Goal of the exercise
This task calls for the lines below starting at the one containing "WOODBURY, CT. 29" and ending at the one containing "2004 Sri Lanka", repeated exactly with both ends kept and pictures left out.

Given records
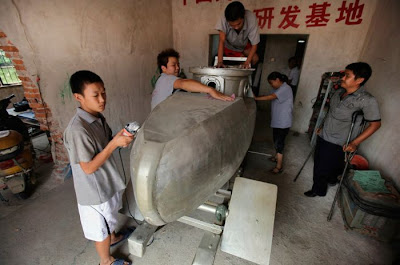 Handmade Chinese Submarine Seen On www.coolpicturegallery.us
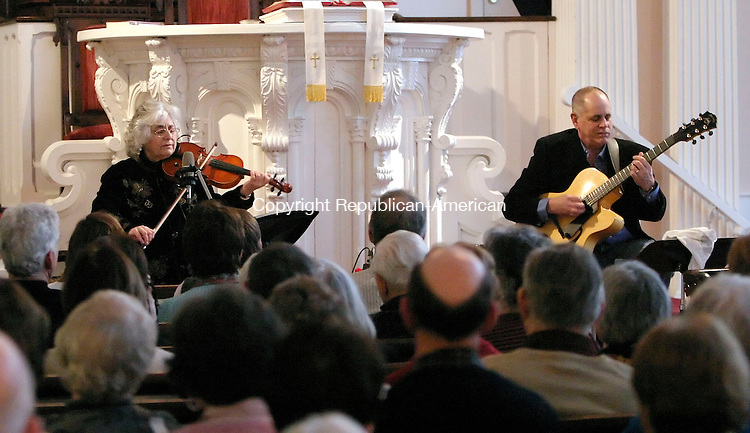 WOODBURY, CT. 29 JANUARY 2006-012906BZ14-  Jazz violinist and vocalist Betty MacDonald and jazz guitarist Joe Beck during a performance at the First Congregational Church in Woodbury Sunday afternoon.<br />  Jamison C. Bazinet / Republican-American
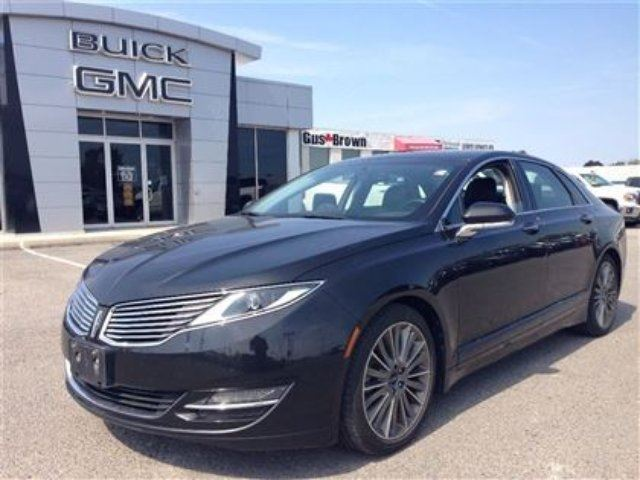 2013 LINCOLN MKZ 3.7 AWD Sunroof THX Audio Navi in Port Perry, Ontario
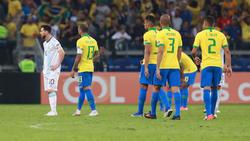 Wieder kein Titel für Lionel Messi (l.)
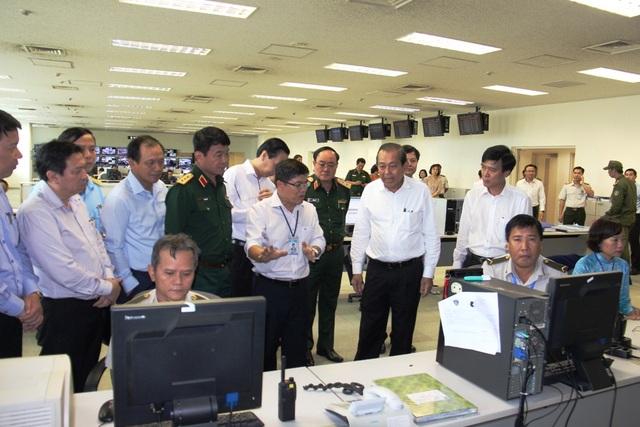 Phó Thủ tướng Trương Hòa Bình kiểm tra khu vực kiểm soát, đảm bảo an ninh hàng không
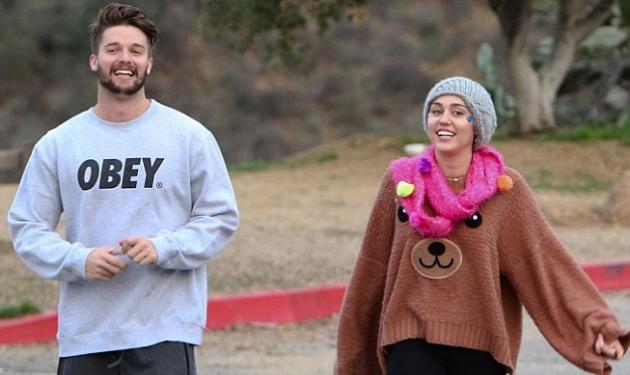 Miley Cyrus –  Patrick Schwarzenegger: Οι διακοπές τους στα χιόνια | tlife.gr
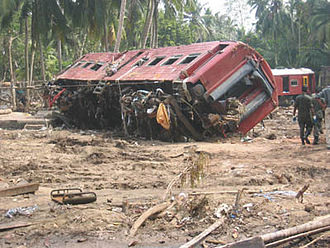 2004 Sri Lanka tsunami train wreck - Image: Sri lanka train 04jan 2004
* * *
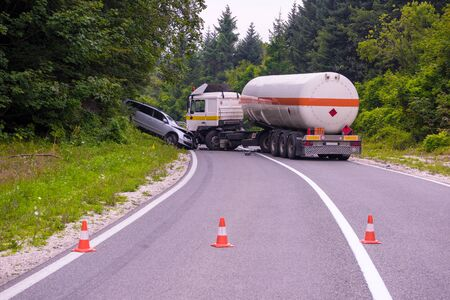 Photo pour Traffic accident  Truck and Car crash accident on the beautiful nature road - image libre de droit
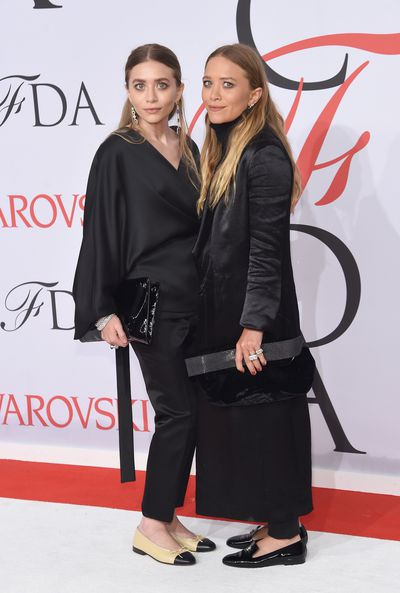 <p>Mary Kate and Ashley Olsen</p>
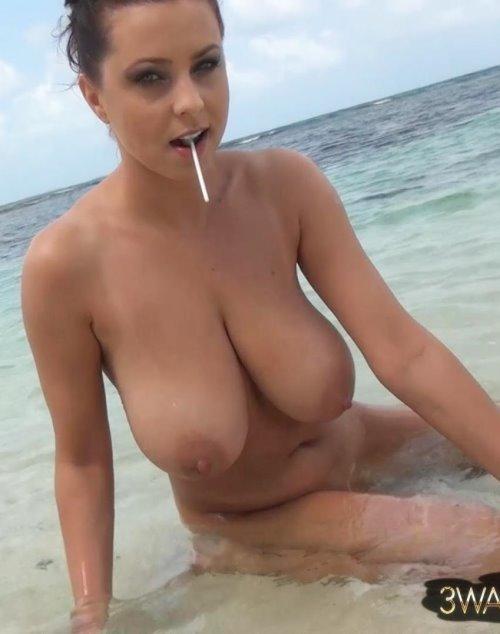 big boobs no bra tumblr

Task solution
 WOODBURY, CT. 29 JANUARY 2006-012906BZ14-  Jazz violinist and vocalist Betty MacDonald and jazz guitarist Joe Beck during a performance at the First Congregational Church in Woodbury Sunday afternoon.<br />  Jamison C. Bazinet / Republican-American
 2013 LINCOLN MKZ 3.7 AWD Sunroof THX Audio Navi in Port Perry, Ontario
 Wieder kein Titel für Lionel Messi (l.)
 Phó Thủ tướng Trương Hòa Bình kiểm tra khu vực kiểm soát, đảm bảo an ninh hàng không
 Miley Cyrus –  Patrick Schwarzenegger: Οι διακοπές τους στα χιόνια | tlife.gr
 2004 Sri Lanka tsunami train wreck - Image: Sri lanka train 04jan 2004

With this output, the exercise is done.